|Posted on Wednesday, December 01, 2004 - 04:46 am: |
Hello everyone...it's been a little too quiet lately so I have some questions or clarifications...I've been on a rest week this last week and during my last ride before my mini-break (yes!!!) I came up with a couple of questions...it was my 3rd day in a row of 3 hours at LBP-10 (or at least trying to)...for me that's about 150bpm...however I could not get my heart rate up to 150 without a lot of effort...it felt like I was doing race pace type stuff, and when I got it up there I couldn't keep it there...so then I started thinking that after 3 weeks I'm probably a little fatigued and after 3 days, my glycogen stores may be a little low and my LBP of 160 is not really my LBP for this particular day...so I dropped it down to 140-145 and felt way better and finished my ride...here's the question...when I'm fresh, should I periodically check my La- values during my ride to get an idea of what it is at LBP-10 and then on each ride (or just the last of 3 in a row, when I can't push 150) check La- and adjust my heart rate until I get the correct La-...this makes sense to me...I just haven't done it because I don't have an unlimited supply of test strips...are there any other things I may be overlooking?...hope we can get some talk going...
|Posted on Thursday, December 02, 2004 - 08:24 am: |
Hey Dan ,
Thanks for your question.
It is exactly that picture , you see in your training, which makes us thinking .
1. How can we train with a fixed watt performance
2. How can we train with a fixed % tige of some maximal perfromance numbers like HR or Watt .
How do we know , what is the right "zone ".
We can not fix a number. Our body system is a physiological system and not a physical apparatus.
Now more practical advice here.
Even though the most coaches do not believe us , if we tell them , that out r top athletes train 30 - 40 below LBP , we do.
You may slowly start to agree with this.
If you understand lactate dynamic . ( And you accept the fact , that lactic acid is not a limiting factor in the acid production and the break down of performance) than you understand that LBP is a marker , where we use lactate as an information , resp. trend setter , whether we start to use Glycolysis pr ATP hydrolysis as the main contribution to the energy production ( resp. proton release. )

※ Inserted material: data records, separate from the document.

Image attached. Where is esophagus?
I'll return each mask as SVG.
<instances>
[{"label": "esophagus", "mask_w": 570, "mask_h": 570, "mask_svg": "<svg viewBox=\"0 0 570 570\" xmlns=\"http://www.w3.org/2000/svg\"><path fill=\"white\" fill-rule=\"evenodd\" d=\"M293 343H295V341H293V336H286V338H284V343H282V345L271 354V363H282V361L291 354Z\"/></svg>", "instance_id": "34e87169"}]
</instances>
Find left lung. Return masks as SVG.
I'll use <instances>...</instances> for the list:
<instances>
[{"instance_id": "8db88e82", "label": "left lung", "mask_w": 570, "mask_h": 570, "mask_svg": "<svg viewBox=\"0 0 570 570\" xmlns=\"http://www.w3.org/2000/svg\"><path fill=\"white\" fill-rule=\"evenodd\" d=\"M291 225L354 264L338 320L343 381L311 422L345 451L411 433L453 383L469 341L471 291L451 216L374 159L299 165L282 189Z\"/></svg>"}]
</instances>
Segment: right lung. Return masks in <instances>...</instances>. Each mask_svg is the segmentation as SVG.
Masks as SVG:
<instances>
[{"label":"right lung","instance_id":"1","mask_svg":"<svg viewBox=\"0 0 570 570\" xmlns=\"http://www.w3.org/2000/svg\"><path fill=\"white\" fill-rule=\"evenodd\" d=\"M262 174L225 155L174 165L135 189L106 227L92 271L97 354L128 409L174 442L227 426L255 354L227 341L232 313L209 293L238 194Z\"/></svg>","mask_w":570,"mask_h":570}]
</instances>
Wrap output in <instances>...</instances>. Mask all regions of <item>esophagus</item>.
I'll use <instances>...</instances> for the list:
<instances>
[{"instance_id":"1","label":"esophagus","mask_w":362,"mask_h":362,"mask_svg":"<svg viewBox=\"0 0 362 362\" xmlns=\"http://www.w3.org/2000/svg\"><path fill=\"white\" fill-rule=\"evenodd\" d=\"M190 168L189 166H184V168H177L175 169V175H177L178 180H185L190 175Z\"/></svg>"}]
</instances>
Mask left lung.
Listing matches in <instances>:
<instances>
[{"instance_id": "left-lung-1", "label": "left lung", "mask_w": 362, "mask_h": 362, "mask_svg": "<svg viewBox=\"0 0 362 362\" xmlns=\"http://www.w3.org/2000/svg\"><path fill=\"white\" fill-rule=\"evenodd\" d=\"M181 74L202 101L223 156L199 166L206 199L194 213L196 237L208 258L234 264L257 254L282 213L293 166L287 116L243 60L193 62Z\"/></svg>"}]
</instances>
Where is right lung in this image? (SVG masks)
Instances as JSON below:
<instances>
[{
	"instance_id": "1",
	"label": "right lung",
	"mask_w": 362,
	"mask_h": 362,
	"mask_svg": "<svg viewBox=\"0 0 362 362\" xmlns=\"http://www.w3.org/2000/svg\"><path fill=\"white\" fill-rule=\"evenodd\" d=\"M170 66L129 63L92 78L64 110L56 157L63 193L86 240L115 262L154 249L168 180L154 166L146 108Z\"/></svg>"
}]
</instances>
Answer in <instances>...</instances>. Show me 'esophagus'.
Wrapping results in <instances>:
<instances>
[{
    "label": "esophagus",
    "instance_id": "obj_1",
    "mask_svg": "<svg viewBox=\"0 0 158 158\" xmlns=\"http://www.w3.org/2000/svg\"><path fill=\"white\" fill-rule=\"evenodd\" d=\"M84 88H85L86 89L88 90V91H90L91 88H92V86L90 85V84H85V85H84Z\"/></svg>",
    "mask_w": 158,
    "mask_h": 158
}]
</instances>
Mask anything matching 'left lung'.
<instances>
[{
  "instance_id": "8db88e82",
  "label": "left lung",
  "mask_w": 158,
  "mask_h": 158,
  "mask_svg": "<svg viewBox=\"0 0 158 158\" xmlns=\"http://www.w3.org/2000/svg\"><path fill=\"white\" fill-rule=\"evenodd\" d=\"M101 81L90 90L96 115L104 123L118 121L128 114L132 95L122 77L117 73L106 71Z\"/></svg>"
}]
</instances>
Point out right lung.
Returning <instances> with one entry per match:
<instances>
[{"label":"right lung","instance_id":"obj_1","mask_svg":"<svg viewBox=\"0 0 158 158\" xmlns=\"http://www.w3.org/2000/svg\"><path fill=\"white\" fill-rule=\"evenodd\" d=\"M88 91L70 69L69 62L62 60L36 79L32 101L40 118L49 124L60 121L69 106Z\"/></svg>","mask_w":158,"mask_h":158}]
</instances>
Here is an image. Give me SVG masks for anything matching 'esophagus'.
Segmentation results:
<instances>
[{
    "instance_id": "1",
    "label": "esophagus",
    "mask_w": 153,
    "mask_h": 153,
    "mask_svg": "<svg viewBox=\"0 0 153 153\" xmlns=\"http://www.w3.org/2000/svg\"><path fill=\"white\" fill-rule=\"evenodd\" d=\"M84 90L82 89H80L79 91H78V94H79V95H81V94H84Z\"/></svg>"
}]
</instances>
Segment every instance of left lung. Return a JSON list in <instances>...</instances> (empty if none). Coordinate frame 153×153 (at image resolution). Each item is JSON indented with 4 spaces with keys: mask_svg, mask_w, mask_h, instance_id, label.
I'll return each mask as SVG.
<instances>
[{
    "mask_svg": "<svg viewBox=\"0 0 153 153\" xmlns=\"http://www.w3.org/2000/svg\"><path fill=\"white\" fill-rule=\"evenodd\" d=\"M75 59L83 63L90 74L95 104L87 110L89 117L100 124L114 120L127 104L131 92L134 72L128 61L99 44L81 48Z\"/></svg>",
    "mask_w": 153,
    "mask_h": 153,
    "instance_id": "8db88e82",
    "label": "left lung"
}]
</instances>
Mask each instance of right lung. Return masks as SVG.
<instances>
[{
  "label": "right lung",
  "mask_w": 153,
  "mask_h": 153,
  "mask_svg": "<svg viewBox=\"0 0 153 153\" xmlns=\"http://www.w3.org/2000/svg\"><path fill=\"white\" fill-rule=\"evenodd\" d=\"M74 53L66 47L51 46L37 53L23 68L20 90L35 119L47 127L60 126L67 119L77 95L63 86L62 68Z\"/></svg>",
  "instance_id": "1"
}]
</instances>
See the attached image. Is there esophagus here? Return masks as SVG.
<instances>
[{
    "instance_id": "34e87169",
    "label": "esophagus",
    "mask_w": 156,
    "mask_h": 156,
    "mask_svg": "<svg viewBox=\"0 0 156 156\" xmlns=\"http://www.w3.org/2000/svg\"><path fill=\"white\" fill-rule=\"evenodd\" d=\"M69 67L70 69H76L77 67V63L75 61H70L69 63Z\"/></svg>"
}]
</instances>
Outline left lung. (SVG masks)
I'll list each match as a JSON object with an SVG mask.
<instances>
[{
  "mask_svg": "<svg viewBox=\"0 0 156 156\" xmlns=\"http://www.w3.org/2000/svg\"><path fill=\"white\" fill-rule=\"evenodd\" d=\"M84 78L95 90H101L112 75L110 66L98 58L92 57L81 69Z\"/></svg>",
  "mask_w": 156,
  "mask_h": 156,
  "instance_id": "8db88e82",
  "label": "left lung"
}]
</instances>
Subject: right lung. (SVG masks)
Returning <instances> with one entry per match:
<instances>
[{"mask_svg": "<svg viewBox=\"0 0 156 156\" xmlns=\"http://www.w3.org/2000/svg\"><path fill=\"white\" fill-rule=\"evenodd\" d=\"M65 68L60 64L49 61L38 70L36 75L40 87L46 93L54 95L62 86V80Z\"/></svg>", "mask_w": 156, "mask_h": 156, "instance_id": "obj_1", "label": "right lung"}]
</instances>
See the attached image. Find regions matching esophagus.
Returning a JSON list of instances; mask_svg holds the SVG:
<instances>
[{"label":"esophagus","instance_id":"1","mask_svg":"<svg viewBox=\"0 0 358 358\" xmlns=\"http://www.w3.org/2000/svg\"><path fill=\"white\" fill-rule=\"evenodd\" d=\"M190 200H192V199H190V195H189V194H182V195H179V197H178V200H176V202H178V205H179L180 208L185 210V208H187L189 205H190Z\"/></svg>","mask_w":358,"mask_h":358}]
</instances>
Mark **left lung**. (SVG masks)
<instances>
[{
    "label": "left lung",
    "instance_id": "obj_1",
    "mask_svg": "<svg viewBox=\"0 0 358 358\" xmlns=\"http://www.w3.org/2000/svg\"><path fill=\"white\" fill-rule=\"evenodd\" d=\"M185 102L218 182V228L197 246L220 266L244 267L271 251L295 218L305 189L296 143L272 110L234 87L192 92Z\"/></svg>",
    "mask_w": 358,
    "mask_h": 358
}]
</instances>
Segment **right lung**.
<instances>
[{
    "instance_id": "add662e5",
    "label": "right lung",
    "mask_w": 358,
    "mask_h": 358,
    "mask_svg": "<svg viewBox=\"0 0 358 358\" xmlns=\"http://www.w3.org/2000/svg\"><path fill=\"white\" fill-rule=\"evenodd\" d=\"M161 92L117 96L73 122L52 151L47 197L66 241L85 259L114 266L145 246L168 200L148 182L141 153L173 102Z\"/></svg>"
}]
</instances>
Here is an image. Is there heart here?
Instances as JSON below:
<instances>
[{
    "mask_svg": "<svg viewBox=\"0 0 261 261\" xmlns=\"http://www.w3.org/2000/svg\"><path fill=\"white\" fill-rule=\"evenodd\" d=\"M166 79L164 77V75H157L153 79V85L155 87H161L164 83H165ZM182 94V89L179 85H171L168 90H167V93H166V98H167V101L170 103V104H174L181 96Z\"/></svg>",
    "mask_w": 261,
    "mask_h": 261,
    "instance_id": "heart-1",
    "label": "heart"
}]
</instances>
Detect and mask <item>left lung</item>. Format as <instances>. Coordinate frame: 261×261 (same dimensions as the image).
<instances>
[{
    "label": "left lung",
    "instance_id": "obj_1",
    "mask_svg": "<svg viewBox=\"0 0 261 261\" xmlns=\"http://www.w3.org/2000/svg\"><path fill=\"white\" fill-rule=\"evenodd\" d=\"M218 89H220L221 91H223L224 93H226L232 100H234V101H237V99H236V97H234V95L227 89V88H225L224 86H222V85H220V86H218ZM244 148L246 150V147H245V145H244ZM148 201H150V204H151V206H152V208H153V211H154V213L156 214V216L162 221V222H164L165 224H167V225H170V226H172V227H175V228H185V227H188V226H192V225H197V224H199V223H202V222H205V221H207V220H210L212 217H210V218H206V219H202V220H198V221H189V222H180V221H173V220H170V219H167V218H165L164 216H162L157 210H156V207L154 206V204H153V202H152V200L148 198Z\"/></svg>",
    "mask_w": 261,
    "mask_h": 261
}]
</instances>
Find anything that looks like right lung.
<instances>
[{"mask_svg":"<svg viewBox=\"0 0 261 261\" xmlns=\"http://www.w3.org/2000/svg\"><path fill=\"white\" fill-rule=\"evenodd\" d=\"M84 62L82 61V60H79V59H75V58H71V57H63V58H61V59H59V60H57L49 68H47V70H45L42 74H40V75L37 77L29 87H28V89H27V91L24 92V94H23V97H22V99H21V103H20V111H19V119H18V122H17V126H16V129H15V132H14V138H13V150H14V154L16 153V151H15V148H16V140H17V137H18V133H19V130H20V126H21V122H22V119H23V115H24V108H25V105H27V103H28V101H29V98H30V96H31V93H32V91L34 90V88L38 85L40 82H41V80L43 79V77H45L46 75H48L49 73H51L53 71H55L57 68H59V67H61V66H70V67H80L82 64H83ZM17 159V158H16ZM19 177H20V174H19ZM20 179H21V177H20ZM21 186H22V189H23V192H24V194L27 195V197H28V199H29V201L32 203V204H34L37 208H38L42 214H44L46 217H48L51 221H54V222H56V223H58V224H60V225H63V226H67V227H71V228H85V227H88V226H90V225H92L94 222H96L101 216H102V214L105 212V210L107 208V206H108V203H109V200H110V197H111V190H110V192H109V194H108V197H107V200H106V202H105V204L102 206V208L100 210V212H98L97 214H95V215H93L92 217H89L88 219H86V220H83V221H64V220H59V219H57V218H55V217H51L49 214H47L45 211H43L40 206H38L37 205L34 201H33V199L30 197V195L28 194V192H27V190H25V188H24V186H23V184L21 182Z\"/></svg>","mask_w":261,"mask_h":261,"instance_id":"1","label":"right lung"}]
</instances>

So intensity on the LBP are metabolicly aerobic but with a big contribution of glucogen. The time ( resp. the storgae of glycogen (sugar ) in your liver and muscle ) will be the limiting factor . In a 3 hours training LBP - 10 you will be still in the glucose metabolic situation . . So 3 days in a row LBP - 10 will "distroy " you energy storage and you in fact will start to use protein as a possible energy source.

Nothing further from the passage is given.